#### Extrait du document:
Les aspects juridiques du metier ASR
Ce chapitre rédigé par le groupe de travail GBP a été réalisé à partir de diverses formations et conférences juridiques données par Maître BARBRY [22].
Schéma du droit de la Sécurité des Systèmes d’Information
La présente note vise à actualiser le schéma de synthèse des textes applicables au droit des systèmes d’information élaboré en juin 2015 à la lumière des évolutions législatives et réglementaires françaises et européennes intervenue en 2016 et 2017
Le schéma ci dessous donne une vision synoptique des textes impactant le travail des ASR.
Il fait suite à un travail de mise a jour régulier que nous avons entrepris avec Me E. Barbry (cabinet Racine, spécialiste du droit en SSI) car le droit en SSI a connu de fortes évolutions ces dernières années
L’idée de ce schéma est de donner un panorama du droit de la SSI et de l’état des textes réglementaires qui affectent les interventions informatiques des ASR dans nos unités CNRS.
Dans cette vidéo Me Barbry explique les principales évolutions de la SSI en 2018 :
1. Référentiel légal du métier d’ASR
Il n’existe pas de référentiel légal concernant le métier d’ASR. Autrement dit, le terme d’« Administrateur Systèmes et Réseaux » n’apparaît dans aucune loi, décret ou texte réglementaire, contrairement au Correspondant Informatique et Liberté (CIL), dont la fonction et les responsabilités sont bien définies dans un cadre légal.
Deux points sont tout de même à noter. Tout d’abord,
- l’arrêté du 18 juillet 2010 relatif au secret défense [23] parle de l’administrateur dans sa fonction « sécurité » : on commence donc à lui attribuer un statut juridique dans un cadre particulier.
- Ensuite, le second point concerne deux guides pratiques de la CNIL [24a] et [24b].
Ce ne sont pas des textes réglementaires mais ils sont une conséquence de la loi « Informatique et Libertés » du 6 janvier 1978.
- Le premier guide à destination des employeurs et des salariés définit dans sa fiche pratique n°7 la mission de l’administrateur réseau.
- Le second guide relatif à la sécurité des données personnelles parle, entre autres, de la sécurité des postes de travail et de celle des serveurs et des applications (fiches n°4 et n°11).
La jurisprudence nous apporte également quelques précisions sur le régime juridique des ASR.
- L’une précise [25] que la fonction des ASR nécessite de pouvoir faire des investigations, certes, mais indique que les résultats de celles-ci n’ont pas à être divulgués. Un devoir déontologique de réserve s’impose.
- La seconde [26] confirme le licenciement de l’ASR d’une association qui a téléchargé 24h/24 et 7j/7 environ 6 Go d’images, de sons et de vidéos considérant qu’il avait abusé de ses droits privilégiés au système informatique.

#### Informations présentées:
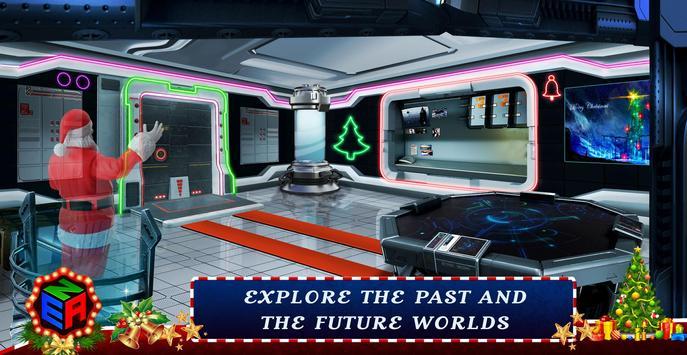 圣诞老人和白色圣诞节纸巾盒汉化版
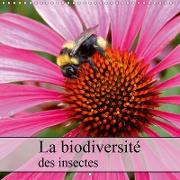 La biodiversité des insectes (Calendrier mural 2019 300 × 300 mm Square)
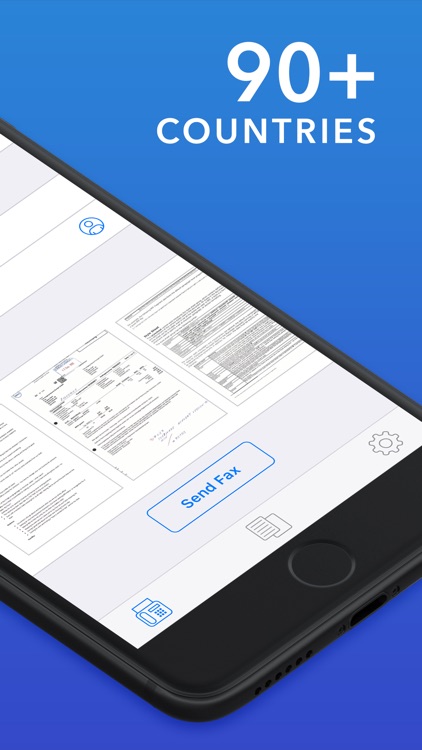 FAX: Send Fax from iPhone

#### Questions à traiter:
1 – D'après l'extrait sur les aspects juridiques du métier d'ASR, de quelle loi les deux guides pratiques de la CNIL sont-ils une conséquence ?
2 – Relevez toutes les références entre crochets citées dans l'extrait sur les aspects juridiques du métier d'ASR.
3 – Prolongez l'extrait sur les aspects juridiques du métier d'ASR à partir de sa dernière phrase.
Ce matériel n'a aucun rapport avec l'extrait sur les aspects juridiques du métier d'ASR.

#### Vos réponses:
1 – De la loi « Informatique et Libertés » du 6 janvier 1978.

2 – [22], [23], [24a], [24b], [25], [26]

3 –
L’ASR, de par sa fonction, a des accès privilégiés aux ressources et systèmes de son unité. Il doit donc être particulièrement vigilant dans la mise en œuvre des moyens qu’il utilise. L’environnement juridique actuel nous permet de retenir quelques bonnes pratiques énoncées ci-après.
2. Ne pas ignorer le droit.
Avec ses accès privilégiés sur les réseaux et systèmes, l’ASR peut accéder plus facilement à des données relevant de la vie privée résiduelle des utilisateurs, à leurs données personnelles, à des données relevant de la propriété intellectuelle, etc.
Toutes ces notions sont encadrées d’un point de vue juridique. L’ASR n’est certes pas juriste, ni avocat mais il ne peut ignorer sa responsabilité dans ce cadre. Cette première bonne pratique peut se résumer ainsi : « En savoir assez pour ne pas en faire trop ».
3. Faire de la veille juridique
L’environnement dans lequel évolue l’ASR évolue de façon permanente à trois niveaux :
- technique : les mises à jour et les nouveaux logiciels ;
- des usages : les utilisateurs sont à la fois demandeurs et utilisateurs des nouvelles techniques et des fonctionnalités apportées au travers de celles-ci ;
- du droit : qui apporte plus ou moins rapidement des réponses d’ordre juridique.
L’ASR est la personne à laquelle les utilisateurs adressent des demandes informatiques. Ces demandes sont souvent relatives à l’accès aux données professionnelles comme personnelles, et aux besoins de confidentialité et de disponibilité. Il est donc amené à y répondre avec le plus de justesse et de précision possible dans le cadre technique et légal. Et, pour ce faire, une bonne pratique est de se tenir au courant régulièrement et au besoin de se faire assister d’un professionnel du droit [27].
En résumé : « Un ASR informé en vaut deux ».
4. Disposer d’une boîte à outils juridiques
Cette boîte à outils est constituée de documents que l’ASR doit posséder et dont dépendent les missions qui lui sont confiées :
- la charte informatique (généralement annexée au règlement intérieur de l’établissement) ;
- la charte administrateur qui peut s’appliquer à la fois à l’ASR et à l’utilisateur, le premier ayant des droits privilégiés sur les systèmes de son unité et le second sur son ordinateur de bureau ou portable ;
- le guide des opérations de contrôle sur les postes ;
- une connaissance concrète de sa chaîne fonctionnelle ;
- les mentions légales sur les sites web.
Vous trouverez des informations utiles sur les sites cités en annexe [28].
En résumé : «Un bon ouvrier (ASR) a toujours ses outils ».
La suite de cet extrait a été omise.